As a final topic in this section we need to discuss a special exponential function. In fact this is so special that for many people this is THE exponential function. Here it is,

\[f\left( x \right) = {{\bf{e}}^x}\]where \({\bf{e}} = 2.718281828 \ldots \). Note the difference between \(f\left( x \right) = {b^x}\) and \(f\left( x \right) = {{\bf{e}}^x}\). In the first case \(b\) is any number that meets the restrictions given above while **e** is a very specific number. Also note that **e** is not a terminating decimal.

This special exponential function is very important and arises naturally in many areas. As noted above, this function arises so often that many people will think of this function if you talk about exponential functions. We will see some of the applications of this function in the final section of this chapter.

Let’s get a quick graph of this function.

Let’s first build up a table of values for this function.

\(x\) | -2 | -1 | 0 | 1 | 2 |

\(f(x)\) | 0.1353… | 0.3679… | 1 | 2.718… | 7.389… |

To get these evaluation (with the exception of \(x = 0\)) you will need to use a calculator. In fact, that is part of the point of this example. Make sure that you can run your calculator and verify these numbers.

Here is a sketch of this graph.

Notice that this is an increasing graph as we should expect since \({\bf{e}} = 2.718281827 \ldots > 1\).

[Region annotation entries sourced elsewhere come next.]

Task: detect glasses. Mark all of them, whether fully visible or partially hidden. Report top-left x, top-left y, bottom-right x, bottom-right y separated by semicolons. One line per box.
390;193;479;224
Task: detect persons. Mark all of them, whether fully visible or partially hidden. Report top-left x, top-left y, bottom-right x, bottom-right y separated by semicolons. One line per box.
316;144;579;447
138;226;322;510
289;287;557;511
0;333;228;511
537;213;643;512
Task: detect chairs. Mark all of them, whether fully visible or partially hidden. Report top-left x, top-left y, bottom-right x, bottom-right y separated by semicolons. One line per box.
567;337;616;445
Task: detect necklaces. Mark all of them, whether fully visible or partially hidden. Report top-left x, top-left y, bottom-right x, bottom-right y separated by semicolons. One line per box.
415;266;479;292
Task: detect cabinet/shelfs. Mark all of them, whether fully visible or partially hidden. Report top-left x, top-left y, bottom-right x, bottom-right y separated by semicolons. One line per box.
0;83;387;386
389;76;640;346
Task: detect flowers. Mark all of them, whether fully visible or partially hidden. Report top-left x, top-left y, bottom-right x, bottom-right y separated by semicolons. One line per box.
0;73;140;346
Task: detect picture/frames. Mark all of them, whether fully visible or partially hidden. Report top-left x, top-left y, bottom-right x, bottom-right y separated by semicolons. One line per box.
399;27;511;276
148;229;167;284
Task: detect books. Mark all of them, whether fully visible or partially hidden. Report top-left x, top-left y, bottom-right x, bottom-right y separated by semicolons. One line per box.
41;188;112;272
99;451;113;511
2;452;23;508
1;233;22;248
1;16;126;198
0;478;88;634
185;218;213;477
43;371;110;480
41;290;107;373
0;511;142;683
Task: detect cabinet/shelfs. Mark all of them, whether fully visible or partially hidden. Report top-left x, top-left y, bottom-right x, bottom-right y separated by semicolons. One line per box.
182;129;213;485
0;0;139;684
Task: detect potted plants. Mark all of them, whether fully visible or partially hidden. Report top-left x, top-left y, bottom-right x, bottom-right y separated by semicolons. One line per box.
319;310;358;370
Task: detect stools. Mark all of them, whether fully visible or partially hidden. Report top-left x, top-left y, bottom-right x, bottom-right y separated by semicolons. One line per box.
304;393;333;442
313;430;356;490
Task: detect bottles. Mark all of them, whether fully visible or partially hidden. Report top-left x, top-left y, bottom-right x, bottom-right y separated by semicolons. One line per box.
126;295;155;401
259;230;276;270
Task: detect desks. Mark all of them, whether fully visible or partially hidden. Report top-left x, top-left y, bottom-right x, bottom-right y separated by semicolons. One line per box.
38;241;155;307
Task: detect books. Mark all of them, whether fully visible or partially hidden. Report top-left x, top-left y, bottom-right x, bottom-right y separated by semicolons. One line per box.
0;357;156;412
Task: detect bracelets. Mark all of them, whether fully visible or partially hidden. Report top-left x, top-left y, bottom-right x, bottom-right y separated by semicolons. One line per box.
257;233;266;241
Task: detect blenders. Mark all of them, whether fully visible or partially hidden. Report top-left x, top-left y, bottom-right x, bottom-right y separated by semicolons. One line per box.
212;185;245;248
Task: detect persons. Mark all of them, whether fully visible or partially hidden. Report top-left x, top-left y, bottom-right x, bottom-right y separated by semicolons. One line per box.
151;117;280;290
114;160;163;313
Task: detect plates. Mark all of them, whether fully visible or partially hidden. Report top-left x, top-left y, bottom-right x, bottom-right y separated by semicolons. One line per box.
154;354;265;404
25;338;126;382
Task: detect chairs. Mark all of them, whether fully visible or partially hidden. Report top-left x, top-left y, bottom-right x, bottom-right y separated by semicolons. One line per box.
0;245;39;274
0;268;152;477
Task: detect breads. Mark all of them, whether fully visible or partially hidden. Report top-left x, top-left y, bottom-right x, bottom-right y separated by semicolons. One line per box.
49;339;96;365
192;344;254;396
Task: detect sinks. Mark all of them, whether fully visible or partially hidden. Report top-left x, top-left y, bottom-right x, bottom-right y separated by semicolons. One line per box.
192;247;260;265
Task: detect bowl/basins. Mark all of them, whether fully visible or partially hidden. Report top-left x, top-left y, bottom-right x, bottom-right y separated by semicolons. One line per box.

There is one final example that we need to work before moving onto the next section. This example is more about the evaluation process for exponential functions than the graphing process. We need to be very careful with the evaluation of exponential functions.

Here is a quick table of values for this function.

\(x\) | -1 | 0 | 1 | 2 | 3 |

>\(g(x)\) | 32.945… | 9.591… | 1 | -2.161… | -3.323… |

Now, as we stated above this example was more about the evaluation process than the graph so let’s go through the first one to make sure that you can do these.

\[\begin{align*}g\left( { - 1} \right) & = 5{{\bf{e}}^{1 - \left( { - 1} \right)}} - 4\\ & = 5{{\bf{e}}^2} - 4\\ & = 5\left( {7.389} \right) - 4\end{align*}\]Notice that when evaluating exponential functions we first need to actually do the exponentiation before we multiply by any coefficients (5 in this case). Also, we used only 3 decimal places here since we are only graphing. In many applications we will want to use far more decimal places in these computations.

Here is a sketch of the graph.

Notice that this graph violates all the properties we listed above. That is okay. Those properties are only valid for functions in the form \(f\left( x \right) = {b^x}\) or \(f\left( x \right) = {{\bf{e}}^x}\). We’ve got a lot more going on in this function and so the properties, as written above, won’t hold for this function.